Technical

Honda CX500 Tech Tips

 

The CX500 is a tough little bike. If it's treated well it is STONE reliable. It's top-heavy, and not such a good looker, but it's a great learner bike and it's pretty low-maintenance. The poor man's Moto Guzzi.

Front Brake

These bikes used the pinnacle of ‘70s technology: The single piston brake. If cared for, this bugger will stop you (eventually) and get the job done. Braided steel brake lines on something like this is almost like polishing a turd, but they will help it out somewhat. Better quality pads will work better as well. Will they let you do stoppies? Not on a bet.

Drive Line

It’s a shaftie! It’s clean and relatively maintenance-free.

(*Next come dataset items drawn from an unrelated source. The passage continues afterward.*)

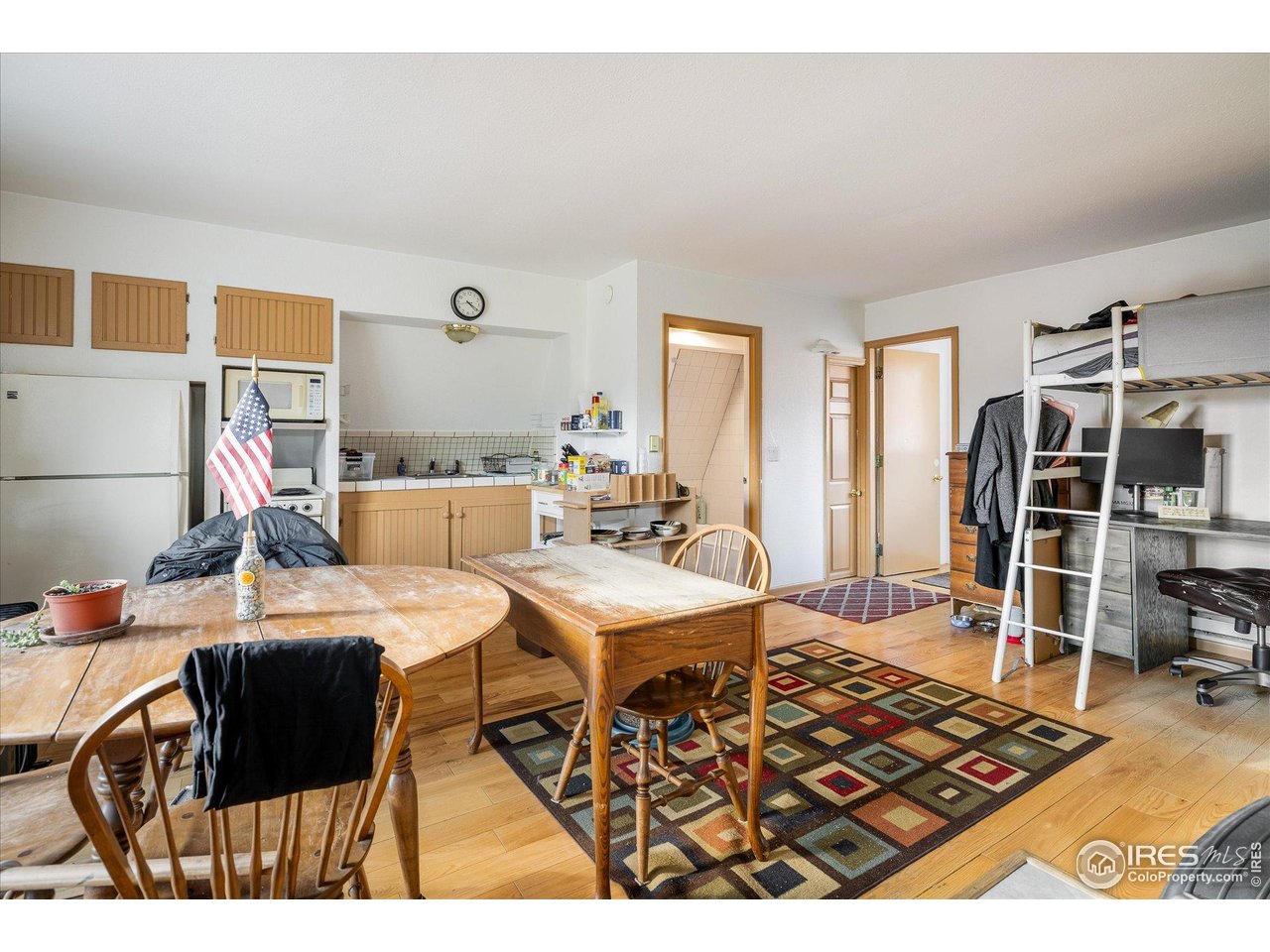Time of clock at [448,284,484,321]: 4:19
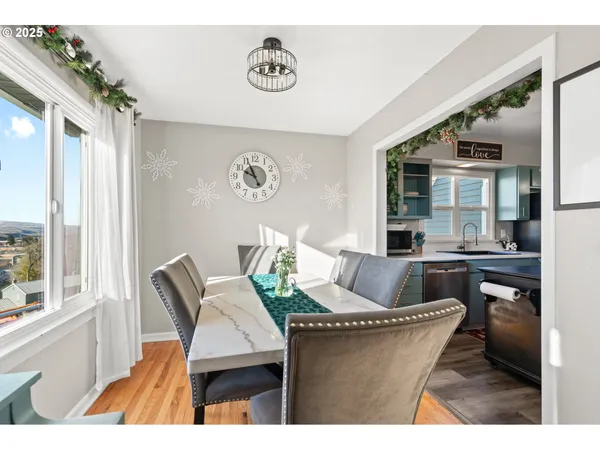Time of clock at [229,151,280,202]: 9:55
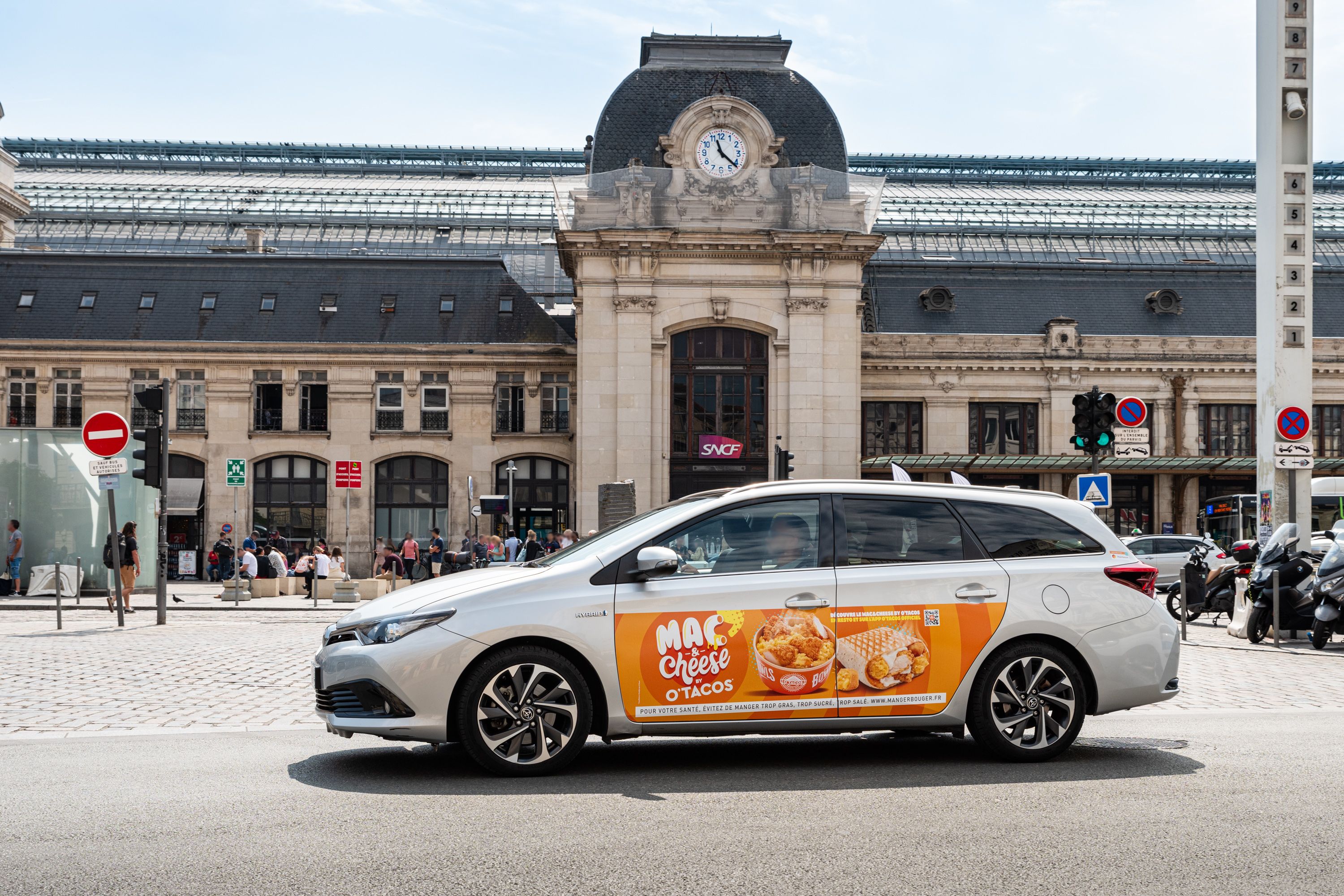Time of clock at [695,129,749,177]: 11:21
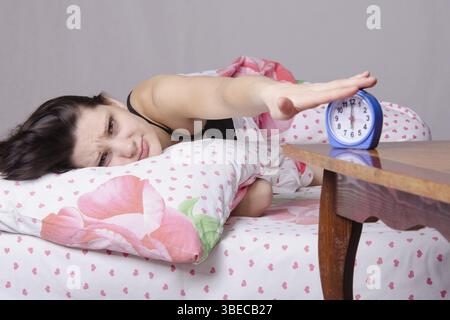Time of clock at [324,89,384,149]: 6:00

Check the oil level in the rear end frequently (twice a year) and watch for leaks. Oily shafties are big buck trouble. When replacing the back tire or taking the back wheel off for some reason, be sure to grease the splines that drive the back wheel. This is hugely important because if you don't, you can say "bye bye" to your drive unit. That's big bucks.

Exhaust Pipes

Any holes in the exhaust pipes on this bike will torpedo an already lean idle. Fix them or replace them. I saw a CX with a 2 into 1 supertrapp setup that made my chest vibrate when I walked behind it. It had killer sound, but doing this is almost certainly polishing a turd. It was a pretty slick-looking cafe racer, though. If you must mess with the airbox or exhaust, remember to rejet.

Cooling System

Make sure the thermostat works, and you’re home free. Be sure to run silicate-free coolant in the system or get used to changing water pumps. See warning in GL1000 radiator section.

Valves

Valve adjustments is normally done for each 12000 km according to the manual.

Weight

The bike is top heavy, but that stands to reason because of the transverse V twin layout. A windshield on one of these bikes will make it feel even more tippy. Avoid these, or be sure you can handle it before installing one.

Electrical

Apart from roasting starter solenoids, the only thing to do is to replace the 4 pin/3 lead connector from the alternator (look for three yellow or white wires) with a solid SOLDERED connection. This will eliminate a source for shorts that can blow the alternator assembly. Remember, on this bike, like the Gold Wing, the alternator is an engine-out-of–the –frame job. Not nice.

Other Miscellaneous Tips

Cosmetically, these bikes are sure to be rough-looking. Remember, this is a “throwaway” bike that most people don’t look twice at. That’s too bad because it’s a really nice little scoot. Things to improve it’s looks/handling/appeal:
Ditch the stock bars and replace them with TT’s or Clubman’s . Better riding posture and better control as well as better looks will be your reward.
Engine/cylinder head guards are a must on this bike. They look like crap, but if your bike goes over, you wont have to replace your valve cover/head. Ignore this at your own peril.
Aftermarket pipes and a jet kit make these bikes sound like the loping V-Twin that wants to be let out of each of these bikes. I’ve heard these things sound like Ducatis before, so it can be done.
If you have a C model (Cruiser), dump the tank and replace it with the other variant of fuel tank. It’s a better looker and is bigger. What else could you want?
Paint it some tough-ass color. Shiny black is good, but avoid purple and dark blue. Most of these things came stock with these colors and they are just putrid. Do what you want.
Replace the worn out seat. Get one from a junkyard or have your seat pan done up with new foam and a new cover. You won’t regret it.